Penalty rates penalise employers for rostering people to work outside standard hours. In earlier years it didn't much matter if one member of the household worked outside standard hours. There was typically only one earner in each household, almost always the man. If that single earner was made to work at night or on weekends it wouldn't much harm his ability to get together with his wife. She would be at home whenever he was at home.
Not any more. These days if one partner works outside standard hours and the other works within them the penalty is real. Economists use the term "co-ordinated leisure" to describe what's at risk. The Melbourne band Weddings Parties Anything used lyrics:
Late at night when I come fumbling for my keys, the house is dark and all is quiet, get into bed, it is so hard for me to please, you're barely hours away from work, and you're so tired.
Australians who complain about penalty rates are often not themselves required to work unsociable hours. Assistant Infrastructure Minister Jamie Briggs told a business audience last year he was unable to dine at his favourite restaurant on New Year's Eve because penalty rates forced it to close. I phoned his office on Good Friday. He wasn't there.
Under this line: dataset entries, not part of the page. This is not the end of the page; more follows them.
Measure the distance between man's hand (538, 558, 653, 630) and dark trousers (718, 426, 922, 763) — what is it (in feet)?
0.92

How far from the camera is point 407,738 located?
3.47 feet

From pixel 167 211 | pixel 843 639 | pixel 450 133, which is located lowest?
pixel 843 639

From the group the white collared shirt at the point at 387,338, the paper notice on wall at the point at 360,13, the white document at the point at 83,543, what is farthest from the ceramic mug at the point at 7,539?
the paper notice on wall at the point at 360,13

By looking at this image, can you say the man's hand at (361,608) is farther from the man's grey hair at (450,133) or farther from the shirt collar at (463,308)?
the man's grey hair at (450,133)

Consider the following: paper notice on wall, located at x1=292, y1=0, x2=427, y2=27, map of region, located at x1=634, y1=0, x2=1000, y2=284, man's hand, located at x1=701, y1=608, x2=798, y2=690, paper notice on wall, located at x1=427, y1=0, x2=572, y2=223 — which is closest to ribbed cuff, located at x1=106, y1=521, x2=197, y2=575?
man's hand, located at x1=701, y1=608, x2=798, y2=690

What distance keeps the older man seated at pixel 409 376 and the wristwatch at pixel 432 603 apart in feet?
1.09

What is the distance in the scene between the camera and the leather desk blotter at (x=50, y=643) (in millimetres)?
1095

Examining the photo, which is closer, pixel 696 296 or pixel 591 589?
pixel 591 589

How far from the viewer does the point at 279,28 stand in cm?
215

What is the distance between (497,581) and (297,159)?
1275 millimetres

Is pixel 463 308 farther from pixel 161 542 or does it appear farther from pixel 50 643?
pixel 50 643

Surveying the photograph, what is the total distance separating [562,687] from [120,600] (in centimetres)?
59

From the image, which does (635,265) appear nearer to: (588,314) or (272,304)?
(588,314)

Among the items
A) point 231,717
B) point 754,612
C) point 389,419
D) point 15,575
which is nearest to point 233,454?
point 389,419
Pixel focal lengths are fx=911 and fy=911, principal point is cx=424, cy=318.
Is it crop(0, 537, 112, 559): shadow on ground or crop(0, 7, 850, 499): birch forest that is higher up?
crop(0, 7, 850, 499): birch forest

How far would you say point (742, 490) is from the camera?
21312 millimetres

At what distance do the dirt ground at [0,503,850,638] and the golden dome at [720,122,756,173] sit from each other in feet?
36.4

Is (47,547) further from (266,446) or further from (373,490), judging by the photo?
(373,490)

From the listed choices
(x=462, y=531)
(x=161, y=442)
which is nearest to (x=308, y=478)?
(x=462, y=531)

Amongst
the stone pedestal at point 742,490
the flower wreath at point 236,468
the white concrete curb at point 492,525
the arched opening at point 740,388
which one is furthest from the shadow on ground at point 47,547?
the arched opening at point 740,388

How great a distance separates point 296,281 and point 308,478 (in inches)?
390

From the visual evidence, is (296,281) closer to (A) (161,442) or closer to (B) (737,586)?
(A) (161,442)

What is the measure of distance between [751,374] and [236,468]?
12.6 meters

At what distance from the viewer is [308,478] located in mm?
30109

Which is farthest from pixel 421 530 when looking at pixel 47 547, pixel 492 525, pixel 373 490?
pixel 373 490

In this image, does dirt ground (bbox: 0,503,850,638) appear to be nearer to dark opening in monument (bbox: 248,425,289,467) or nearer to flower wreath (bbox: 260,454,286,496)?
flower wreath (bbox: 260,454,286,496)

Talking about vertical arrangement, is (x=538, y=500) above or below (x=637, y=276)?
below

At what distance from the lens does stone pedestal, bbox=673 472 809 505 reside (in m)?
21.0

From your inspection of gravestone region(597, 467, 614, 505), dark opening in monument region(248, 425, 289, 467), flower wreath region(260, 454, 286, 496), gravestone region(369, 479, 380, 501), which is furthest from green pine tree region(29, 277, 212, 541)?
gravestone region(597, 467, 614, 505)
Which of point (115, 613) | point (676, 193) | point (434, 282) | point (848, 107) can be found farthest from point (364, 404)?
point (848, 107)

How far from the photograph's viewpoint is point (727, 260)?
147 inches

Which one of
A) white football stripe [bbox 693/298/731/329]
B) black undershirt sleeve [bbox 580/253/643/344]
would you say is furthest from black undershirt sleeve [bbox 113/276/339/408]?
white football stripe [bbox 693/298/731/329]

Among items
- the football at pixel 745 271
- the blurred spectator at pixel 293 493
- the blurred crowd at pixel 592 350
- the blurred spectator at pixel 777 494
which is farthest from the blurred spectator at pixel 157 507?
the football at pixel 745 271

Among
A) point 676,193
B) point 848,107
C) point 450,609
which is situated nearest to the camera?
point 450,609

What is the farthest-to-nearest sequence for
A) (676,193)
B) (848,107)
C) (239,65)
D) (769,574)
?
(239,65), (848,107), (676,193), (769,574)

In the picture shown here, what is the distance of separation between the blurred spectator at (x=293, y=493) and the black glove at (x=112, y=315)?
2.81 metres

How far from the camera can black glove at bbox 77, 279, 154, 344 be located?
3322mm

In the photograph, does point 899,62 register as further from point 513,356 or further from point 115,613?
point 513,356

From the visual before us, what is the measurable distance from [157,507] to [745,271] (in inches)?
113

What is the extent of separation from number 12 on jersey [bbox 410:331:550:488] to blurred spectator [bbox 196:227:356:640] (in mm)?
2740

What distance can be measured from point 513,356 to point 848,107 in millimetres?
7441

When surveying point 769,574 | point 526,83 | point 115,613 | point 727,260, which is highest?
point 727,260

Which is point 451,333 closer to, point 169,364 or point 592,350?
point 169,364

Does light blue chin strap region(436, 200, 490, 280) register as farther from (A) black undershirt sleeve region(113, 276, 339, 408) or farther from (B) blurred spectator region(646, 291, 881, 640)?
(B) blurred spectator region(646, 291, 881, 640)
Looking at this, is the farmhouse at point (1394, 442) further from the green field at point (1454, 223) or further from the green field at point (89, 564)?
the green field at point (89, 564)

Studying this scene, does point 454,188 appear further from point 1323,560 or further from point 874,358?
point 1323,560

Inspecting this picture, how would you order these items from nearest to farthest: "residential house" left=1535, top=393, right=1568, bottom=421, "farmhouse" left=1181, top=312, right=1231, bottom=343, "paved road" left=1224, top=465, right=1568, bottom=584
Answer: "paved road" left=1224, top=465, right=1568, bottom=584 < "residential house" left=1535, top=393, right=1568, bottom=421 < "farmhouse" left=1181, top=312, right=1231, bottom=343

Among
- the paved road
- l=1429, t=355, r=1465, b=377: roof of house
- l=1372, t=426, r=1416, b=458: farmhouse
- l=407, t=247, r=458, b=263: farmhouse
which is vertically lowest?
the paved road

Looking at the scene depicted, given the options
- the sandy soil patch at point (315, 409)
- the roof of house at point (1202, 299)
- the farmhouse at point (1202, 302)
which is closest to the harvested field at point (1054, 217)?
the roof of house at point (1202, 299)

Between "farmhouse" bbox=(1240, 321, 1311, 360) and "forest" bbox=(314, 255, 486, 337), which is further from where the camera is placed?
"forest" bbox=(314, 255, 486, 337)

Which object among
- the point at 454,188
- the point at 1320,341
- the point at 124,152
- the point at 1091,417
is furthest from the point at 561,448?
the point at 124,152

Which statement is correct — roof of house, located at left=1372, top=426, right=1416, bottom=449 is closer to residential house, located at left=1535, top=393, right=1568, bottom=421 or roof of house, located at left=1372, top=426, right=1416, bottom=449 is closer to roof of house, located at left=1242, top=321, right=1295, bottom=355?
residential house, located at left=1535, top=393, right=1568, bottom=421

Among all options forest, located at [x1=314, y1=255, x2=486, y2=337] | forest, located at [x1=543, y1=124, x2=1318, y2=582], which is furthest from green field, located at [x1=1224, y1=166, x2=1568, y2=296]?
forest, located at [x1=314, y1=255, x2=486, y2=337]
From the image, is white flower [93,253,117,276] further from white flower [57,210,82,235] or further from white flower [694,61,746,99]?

Reluctant though we might be to admit it, there's a class element to complaints about penalty rates. The people who complain about them are those least likely to be forced to work at night or at weekends. The people who serve those people at night and on weekends are often lower paid (without the penalty rates) and less educated.
There's no doubt that we need retail workers, nurses and hospitality and emergency service workers to stay on duty after the rest of us have gone to bed. But to act as if we are in a 24-hour world where there's no longer any penalty attached to working non-standard hours is to invite the breakdown of those standard hours altogether. It's to invite employers to roster on all of us at all hours, making co-ordinated leisure and co-ordinated sleep almost impossible.
Easter is one of the few times most of us are guaranteed co-ordinated time off. Many parents stagger their annual leave with one taking four weeks off in one part of the school holidays and another taking four weeks off in another in order to try to cover the entire 12 weeks. Even for the non-religious and the non-Christian, Easter has become sacred.
This year Victoria joined NSW in making Easter Sunday a public holiday in addition to Friday, Saturday and Monday. It's important. It matters more than whether or not we are able to dine out.